Duvide. Critique. Determine.


Todo ser humano (...) deveria aprender a fazer higiene mental tal como faz a higiene bucal. Como? Todos os dias, em silêncio mental, deveria aplicar a técnica DCD (Duvidar, Criticar e Determinar).

Deveria duvidar de tudo que o controla, pois aquilo em que crê a controla. Duvidar do controle do medo, da autopunição, do sentimento de incapacidade, de não dar conta de tanta responsabilidade, de que seus filhos não desenvolverão uma personalidade saudável. Deveria ainda, criticar sua baixa autoestima, sua fragilidade, seus pensamentos asfixiantes, o conformismo e as falsas crenças. Deveria também, para completar a técnica DCD, decidir a cada momento ser livre, seguro, leve, relaxado, gestor de sua mente.

A técnica DCD pode ser feita espontaneamente todos os dias, por três ou quatro minutos a cada vez. O ideal é que seja realizada antes de sair de casa e logo ao deitar na cama. Iniciar e finalizar o dia com higiene mental relaxa, acalma, debela nossos predadores mentais, reedita nossa história.

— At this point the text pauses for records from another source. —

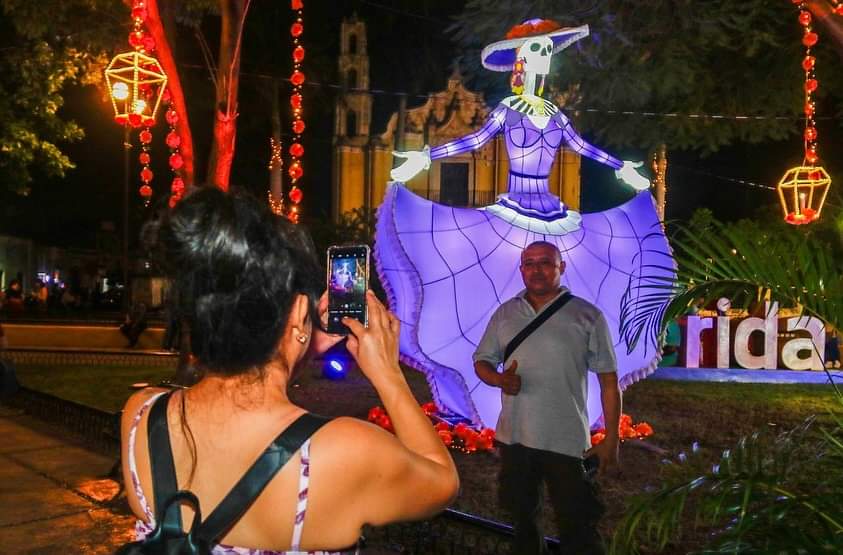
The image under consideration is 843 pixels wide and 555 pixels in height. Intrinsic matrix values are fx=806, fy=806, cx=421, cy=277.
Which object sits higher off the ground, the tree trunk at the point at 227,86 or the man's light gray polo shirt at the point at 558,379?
the tree trunk at the point at 227,86

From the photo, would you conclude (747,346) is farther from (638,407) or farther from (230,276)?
(230,276)

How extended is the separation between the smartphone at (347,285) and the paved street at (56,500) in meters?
3.93

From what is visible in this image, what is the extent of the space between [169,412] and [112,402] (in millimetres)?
10000

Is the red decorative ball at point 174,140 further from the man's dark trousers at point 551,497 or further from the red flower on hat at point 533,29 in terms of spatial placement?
the man's dark trousers at point 551,497

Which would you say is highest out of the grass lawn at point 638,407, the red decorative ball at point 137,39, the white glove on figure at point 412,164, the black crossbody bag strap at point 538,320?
the red decorative ball at point 137,39

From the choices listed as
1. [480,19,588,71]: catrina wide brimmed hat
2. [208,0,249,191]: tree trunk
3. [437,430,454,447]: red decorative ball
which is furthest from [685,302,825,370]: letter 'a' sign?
[208,0,249,191]: tree trunk

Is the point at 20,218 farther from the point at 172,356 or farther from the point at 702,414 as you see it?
the point at 702,414

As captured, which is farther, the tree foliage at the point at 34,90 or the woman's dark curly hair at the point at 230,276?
the tree foliage at the point at 34,90

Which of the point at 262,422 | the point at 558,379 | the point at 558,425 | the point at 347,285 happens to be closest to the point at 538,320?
the point at 558,379

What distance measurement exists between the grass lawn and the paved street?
0.96m

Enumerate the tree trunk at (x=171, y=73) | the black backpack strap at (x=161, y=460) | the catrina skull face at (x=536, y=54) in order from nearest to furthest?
the black backpack strap at (x=161, y=460) < the catrina skull face at (x=536, y=54) < the tree trunk at (x=171, y=73)

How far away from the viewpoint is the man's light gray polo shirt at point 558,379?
360 centimetres

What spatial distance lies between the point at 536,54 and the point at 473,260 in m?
1.79

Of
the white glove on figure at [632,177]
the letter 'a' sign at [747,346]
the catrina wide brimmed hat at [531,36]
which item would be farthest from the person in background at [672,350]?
the catrina wide brimmed hat at [531,36]
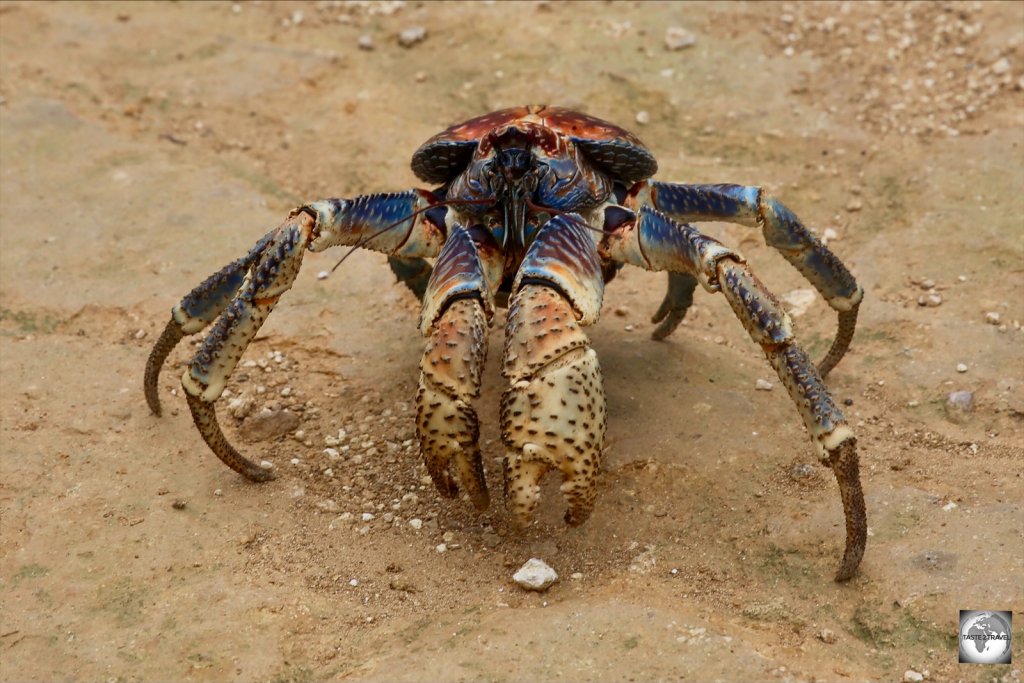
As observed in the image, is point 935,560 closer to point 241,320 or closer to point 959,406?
point 959,406

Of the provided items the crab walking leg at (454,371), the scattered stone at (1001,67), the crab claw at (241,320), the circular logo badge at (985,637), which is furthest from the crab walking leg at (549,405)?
the scattered stone at (1001,67)

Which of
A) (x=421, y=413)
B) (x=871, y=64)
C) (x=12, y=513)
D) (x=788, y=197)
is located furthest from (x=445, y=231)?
(x=871, y=64)

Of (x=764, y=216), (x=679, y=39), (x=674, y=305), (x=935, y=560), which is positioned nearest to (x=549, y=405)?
(x=935, y=560)

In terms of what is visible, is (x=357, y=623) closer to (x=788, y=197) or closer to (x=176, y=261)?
(x=176, y=261)

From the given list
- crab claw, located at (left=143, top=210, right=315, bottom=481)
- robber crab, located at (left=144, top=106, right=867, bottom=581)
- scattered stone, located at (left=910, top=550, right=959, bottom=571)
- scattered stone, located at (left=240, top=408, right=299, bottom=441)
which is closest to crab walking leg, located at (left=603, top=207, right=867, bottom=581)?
robber crab, located at (left=144, top=106, right=867, bottom=581)

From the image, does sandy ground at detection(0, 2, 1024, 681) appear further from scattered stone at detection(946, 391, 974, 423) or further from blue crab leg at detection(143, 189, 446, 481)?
blue crab leg at detection(143, 189, 446, 481)

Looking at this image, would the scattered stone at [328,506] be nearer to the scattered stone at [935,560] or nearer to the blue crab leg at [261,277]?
the blue crab leg at [261,277]
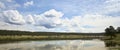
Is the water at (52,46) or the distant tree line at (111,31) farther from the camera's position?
the distant tree line at (111,31)

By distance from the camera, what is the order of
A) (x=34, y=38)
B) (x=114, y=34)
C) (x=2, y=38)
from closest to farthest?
(x=114, y=34) → (x=2, y=38) → (x=34, y=38)

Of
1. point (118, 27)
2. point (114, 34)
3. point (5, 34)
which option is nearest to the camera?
point (118, 27)

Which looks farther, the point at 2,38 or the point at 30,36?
the point at 30,36

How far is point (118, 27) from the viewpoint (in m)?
21.1

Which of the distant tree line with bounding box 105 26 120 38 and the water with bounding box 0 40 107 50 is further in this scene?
the distant tree line with bounding box 105 26 120 38

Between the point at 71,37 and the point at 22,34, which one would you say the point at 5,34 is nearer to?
the point at 22,34

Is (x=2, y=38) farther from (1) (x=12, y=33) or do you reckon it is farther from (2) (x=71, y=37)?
(2) (x=71, y=37)

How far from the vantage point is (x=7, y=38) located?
91.1 feet

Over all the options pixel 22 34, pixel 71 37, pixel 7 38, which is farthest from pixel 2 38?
pixel 71 37

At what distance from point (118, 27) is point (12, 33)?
1258 cm

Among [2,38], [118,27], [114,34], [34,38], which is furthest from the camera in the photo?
[34,38]

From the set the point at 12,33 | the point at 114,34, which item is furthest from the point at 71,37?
the point at 114,34

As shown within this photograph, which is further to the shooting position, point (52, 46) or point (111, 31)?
point (111, 31)

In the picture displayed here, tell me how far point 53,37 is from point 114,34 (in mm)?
10127
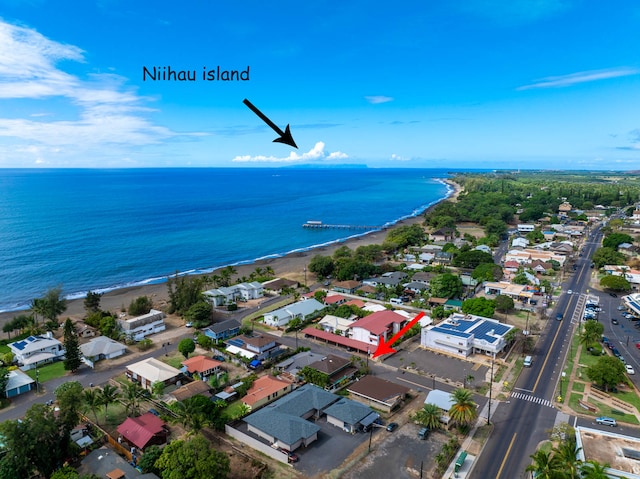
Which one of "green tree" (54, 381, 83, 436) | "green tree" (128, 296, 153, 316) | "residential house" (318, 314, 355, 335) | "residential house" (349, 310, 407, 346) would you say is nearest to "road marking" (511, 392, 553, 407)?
"residential house" (349, 310, 407, 346)

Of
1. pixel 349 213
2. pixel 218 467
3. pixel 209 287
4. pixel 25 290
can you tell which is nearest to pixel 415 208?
pixel 349 213

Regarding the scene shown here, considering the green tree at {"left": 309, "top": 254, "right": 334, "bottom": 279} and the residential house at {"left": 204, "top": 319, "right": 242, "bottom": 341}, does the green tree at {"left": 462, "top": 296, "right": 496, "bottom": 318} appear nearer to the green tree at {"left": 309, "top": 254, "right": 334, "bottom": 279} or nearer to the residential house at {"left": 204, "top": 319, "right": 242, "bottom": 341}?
the green tree at {"left": 309, "top": 254, "right": 334, "bottom": 279}

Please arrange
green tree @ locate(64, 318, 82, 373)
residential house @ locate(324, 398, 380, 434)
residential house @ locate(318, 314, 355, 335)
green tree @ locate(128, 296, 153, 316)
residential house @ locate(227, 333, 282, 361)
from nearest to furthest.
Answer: residential house @ locate(324, 398, 380, 434) → green tree @ locate(64, 318, 82, 373) → residential house @ locate(227, 333, 282, 361) → residential house @ locate(318, 314, 355, 335) → green tree @ locate(128, 296, 153, 316)

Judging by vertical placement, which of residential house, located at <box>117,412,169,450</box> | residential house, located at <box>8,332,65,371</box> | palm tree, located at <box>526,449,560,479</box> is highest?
palm tree, located at <box>526,449,560,479</box>

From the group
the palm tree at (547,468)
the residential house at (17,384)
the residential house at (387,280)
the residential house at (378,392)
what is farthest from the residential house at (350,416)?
the residential house at (387,280)

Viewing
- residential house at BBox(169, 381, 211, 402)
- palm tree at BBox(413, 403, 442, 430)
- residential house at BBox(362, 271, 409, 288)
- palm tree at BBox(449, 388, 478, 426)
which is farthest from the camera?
residential house at BBox(362, 271, 409, 288)

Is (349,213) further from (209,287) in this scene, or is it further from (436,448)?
(436,448)

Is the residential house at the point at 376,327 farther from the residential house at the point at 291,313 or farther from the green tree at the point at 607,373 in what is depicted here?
the green tree at the point at 607,373

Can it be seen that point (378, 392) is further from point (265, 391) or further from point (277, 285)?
point (277, 285)
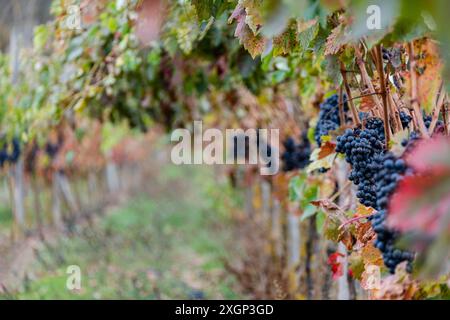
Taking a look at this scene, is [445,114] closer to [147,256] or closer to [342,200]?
[342,200]

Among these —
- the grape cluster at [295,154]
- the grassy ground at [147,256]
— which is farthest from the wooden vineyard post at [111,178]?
the grape cluster at [295,154]

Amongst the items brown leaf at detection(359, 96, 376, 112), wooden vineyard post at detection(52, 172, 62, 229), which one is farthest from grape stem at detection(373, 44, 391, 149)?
wooden vineyard post at detection(52, 172, 62, 229)

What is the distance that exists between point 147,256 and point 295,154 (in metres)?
4.50

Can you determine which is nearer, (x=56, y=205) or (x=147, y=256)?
(x=147, y=256)

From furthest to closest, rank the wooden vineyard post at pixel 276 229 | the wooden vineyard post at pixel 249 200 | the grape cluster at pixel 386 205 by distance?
the wooden vineyard post at pixel 249 200 → the wooden vineyard post at pixel 276 229 → the grape cluster at pixel 386 205

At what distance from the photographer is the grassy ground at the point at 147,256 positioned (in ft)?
19.9

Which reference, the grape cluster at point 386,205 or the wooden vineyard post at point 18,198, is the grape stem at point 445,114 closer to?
the grape cluster at point 386,205

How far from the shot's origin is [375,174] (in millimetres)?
2031

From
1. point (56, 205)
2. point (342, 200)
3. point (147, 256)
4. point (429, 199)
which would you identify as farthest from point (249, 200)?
point (429, 199)

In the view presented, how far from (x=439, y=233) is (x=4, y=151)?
8.88m

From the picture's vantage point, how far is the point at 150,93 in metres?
5.86

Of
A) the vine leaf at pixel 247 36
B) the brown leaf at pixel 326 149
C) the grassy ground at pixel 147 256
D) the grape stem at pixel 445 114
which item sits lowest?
the grassy ground at pixel 147 256

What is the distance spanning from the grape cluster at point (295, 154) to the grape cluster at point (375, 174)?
97.2 inches
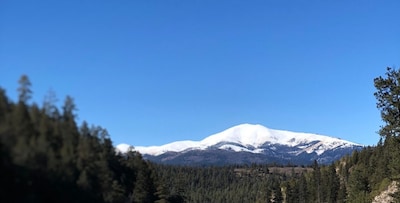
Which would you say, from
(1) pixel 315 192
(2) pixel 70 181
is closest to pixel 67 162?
(2) pixel 70 181

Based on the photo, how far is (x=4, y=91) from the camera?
3206 centimetres

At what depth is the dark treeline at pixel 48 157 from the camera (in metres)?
26.1

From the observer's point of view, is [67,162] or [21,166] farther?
[67,162]

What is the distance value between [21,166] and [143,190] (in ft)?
136

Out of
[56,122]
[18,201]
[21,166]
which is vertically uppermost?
[56,122]

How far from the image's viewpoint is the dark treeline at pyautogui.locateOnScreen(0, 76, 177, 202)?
2609 cm

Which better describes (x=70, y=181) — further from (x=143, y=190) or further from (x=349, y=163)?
(x=349, y=163)

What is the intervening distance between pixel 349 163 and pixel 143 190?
5796 inches

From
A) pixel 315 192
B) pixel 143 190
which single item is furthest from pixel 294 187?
pixel 143 190

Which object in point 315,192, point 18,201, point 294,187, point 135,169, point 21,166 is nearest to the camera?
point 18,201

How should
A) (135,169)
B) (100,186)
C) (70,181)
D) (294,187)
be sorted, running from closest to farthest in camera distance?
(70,181)
(100,186)
(135,169)
(294,187)

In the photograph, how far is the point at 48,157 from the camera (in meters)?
29.7

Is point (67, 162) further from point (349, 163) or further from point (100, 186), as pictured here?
point (349, 163)

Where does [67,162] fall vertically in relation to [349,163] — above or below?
below
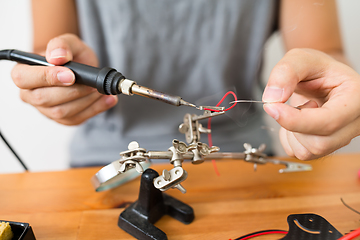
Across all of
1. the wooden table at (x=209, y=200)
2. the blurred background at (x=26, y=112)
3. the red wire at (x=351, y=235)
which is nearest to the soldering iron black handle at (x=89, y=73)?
the wooden table at (x=209, y=200)

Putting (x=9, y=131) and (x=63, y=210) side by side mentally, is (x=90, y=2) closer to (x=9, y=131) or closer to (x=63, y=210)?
(x=63, y=210)

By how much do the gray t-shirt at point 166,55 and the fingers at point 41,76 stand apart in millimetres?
303

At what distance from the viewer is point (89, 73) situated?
0.43m

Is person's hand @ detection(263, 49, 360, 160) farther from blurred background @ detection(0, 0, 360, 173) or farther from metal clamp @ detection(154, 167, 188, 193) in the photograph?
blurred background @ detection(0, 0, 360, 173)

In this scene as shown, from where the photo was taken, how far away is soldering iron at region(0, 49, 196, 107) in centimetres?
38

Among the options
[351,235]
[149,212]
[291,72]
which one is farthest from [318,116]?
[149,212]

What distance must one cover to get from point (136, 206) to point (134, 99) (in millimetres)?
382

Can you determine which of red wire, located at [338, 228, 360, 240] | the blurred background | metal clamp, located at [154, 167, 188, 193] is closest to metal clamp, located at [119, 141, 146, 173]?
metal clamp, located at [154, 167, 188, 193]

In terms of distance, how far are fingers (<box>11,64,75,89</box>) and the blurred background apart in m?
0.53

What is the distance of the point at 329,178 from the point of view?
1.80 feet

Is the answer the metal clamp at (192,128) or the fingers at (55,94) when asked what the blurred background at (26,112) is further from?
the metal clamp at (192,128)

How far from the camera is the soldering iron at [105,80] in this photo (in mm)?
377

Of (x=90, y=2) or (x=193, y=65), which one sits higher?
(x=90, y=2)

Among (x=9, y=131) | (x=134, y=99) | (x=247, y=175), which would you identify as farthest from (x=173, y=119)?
(x=9, y=131)
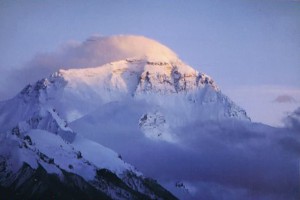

Se todos os dias as crianças, os jovens e os adultos em todas as nações fizessem essa técnica disciplinadamente, evitaríamos centenas de milhares de suicídios e milhões de outros transtornos emocionais por ano. A técnica DCD é revolucionária.


Fonte: CURY, Augusto. 20 regras de ouro para educar filhos e alunos: como formar mentes brilhantes na era da ansiedade. 1 ed. São Paulo: Planeta, 2017. pp. 160-161.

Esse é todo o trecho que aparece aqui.